━━━ INPUT MATERIAL ━━━

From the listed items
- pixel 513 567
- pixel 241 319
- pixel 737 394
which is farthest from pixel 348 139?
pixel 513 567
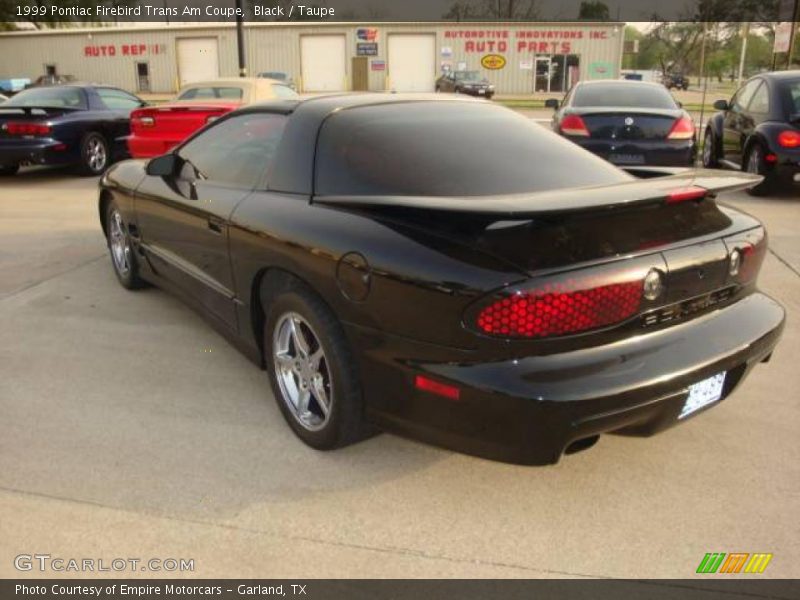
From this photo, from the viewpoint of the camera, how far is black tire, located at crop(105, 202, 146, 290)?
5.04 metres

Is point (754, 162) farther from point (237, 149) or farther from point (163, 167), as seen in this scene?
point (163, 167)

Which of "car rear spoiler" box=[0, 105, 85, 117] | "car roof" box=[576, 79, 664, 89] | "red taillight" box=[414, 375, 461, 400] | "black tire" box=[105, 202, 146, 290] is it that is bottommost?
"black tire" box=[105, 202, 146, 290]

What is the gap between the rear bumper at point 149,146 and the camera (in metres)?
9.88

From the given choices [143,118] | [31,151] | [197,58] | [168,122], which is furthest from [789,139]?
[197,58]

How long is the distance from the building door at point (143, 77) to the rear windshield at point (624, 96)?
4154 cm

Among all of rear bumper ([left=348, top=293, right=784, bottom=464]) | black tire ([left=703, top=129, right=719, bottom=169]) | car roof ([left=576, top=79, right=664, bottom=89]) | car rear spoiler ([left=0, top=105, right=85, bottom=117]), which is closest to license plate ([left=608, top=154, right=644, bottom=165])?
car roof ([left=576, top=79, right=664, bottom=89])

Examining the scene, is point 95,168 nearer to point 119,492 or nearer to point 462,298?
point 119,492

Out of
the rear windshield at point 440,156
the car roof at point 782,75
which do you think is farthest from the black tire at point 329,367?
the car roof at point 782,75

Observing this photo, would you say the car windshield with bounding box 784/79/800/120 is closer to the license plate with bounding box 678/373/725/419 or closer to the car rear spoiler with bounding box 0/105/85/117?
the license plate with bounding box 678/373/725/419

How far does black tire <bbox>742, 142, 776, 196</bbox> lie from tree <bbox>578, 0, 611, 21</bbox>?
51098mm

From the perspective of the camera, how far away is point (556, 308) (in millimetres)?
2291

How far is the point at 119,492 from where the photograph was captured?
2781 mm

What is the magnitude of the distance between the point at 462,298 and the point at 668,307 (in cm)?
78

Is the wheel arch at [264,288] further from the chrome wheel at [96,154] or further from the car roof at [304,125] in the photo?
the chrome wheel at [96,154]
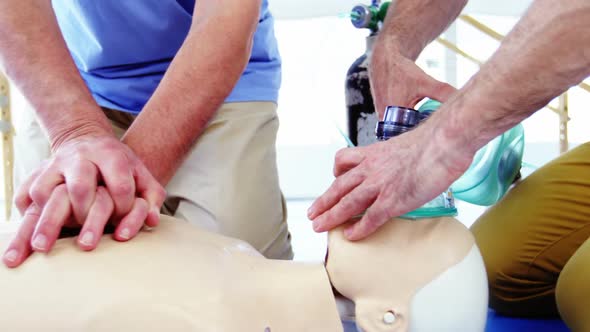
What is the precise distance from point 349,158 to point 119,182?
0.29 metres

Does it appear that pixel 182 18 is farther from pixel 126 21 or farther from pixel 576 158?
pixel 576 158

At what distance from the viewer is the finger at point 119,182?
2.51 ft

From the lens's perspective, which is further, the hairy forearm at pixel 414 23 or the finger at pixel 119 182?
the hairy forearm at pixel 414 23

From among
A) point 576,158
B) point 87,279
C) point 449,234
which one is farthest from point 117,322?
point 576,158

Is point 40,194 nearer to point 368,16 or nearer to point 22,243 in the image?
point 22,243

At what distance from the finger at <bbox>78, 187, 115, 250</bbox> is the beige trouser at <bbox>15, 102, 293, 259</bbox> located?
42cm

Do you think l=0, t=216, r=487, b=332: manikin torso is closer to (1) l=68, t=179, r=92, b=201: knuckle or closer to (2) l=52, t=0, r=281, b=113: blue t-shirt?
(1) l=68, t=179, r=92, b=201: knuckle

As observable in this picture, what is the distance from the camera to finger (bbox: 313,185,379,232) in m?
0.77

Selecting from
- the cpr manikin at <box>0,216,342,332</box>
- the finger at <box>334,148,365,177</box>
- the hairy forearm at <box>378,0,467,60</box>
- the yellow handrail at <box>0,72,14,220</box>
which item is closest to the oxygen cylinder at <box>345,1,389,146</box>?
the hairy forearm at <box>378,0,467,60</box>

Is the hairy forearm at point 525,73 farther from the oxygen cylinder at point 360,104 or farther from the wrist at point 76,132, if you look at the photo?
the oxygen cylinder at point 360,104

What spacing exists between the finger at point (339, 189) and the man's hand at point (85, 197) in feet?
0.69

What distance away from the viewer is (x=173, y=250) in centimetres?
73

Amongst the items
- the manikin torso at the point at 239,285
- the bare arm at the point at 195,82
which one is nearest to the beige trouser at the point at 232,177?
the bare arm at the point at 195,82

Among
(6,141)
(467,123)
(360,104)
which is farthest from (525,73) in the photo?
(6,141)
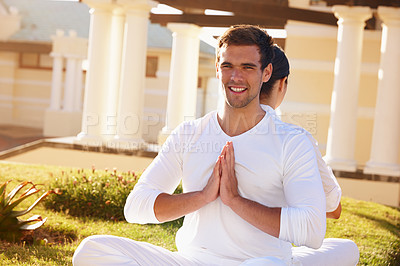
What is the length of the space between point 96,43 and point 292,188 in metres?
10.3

━━━
━━━ INPUT MATERIAL ━━━

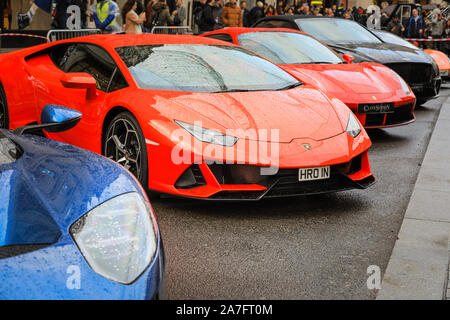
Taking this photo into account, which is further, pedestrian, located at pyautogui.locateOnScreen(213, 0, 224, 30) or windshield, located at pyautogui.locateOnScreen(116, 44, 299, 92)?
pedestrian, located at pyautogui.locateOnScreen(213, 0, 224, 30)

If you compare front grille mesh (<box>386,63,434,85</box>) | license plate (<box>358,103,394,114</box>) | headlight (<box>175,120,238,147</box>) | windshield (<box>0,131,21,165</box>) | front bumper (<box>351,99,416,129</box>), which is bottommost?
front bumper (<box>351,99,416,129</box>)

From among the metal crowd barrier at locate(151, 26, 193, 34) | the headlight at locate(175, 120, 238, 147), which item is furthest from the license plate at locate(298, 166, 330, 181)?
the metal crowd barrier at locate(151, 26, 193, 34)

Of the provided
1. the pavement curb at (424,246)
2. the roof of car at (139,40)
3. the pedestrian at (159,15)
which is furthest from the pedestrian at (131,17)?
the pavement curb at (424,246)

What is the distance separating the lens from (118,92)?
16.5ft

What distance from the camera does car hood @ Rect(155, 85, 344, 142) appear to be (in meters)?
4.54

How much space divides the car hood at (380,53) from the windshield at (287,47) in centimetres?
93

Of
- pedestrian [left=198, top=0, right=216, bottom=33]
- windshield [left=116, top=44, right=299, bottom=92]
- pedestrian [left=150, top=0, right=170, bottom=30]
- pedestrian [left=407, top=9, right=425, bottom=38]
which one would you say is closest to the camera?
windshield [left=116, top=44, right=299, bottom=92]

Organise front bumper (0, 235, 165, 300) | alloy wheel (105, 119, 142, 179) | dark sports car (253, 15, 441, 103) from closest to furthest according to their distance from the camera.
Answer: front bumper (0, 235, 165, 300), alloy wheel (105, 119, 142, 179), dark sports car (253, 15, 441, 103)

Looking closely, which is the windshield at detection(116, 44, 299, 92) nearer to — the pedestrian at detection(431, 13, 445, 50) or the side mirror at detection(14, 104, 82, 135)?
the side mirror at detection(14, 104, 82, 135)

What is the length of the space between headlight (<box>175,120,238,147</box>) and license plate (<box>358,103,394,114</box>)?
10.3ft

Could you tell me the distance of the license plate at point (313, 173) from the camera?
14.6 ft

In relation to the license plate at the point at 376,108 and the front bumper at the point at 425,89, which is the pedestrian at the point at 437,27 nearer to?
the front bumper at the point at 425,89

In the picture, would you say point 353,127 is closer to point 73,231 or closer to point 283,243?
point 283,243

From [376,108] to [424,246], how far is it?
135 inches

━━━
━━━ INPUT MATERIAL ━━━

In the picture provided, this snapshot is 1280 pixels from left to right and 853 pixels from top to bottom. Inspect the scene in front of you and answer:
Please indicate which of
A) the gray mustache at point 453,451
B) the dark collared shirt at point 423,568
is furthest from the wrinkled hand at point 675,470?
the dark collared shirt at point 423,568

━━━

[TASK TO CARRY OUT]:
Can you arrange the lines starting at the one containing "From the listed items" and ending at the one containing "5.04 metres" as a JSON list of strings, one string per line, with blank lines and the picture left out?

[WORKED SOLUTION]:
[
  "From the listed items",
  "- pixel 513 567",
  "- pixel 241 319",
  "- pixel 737 394",
  "which is farthest from pixel 348 139?",
  "pixel 513 567",
  "From this photo, from the viewpoint of the camera, how far is black tire, located at crop(105, 202, 146, 290)?",
  "5.04 metres"
]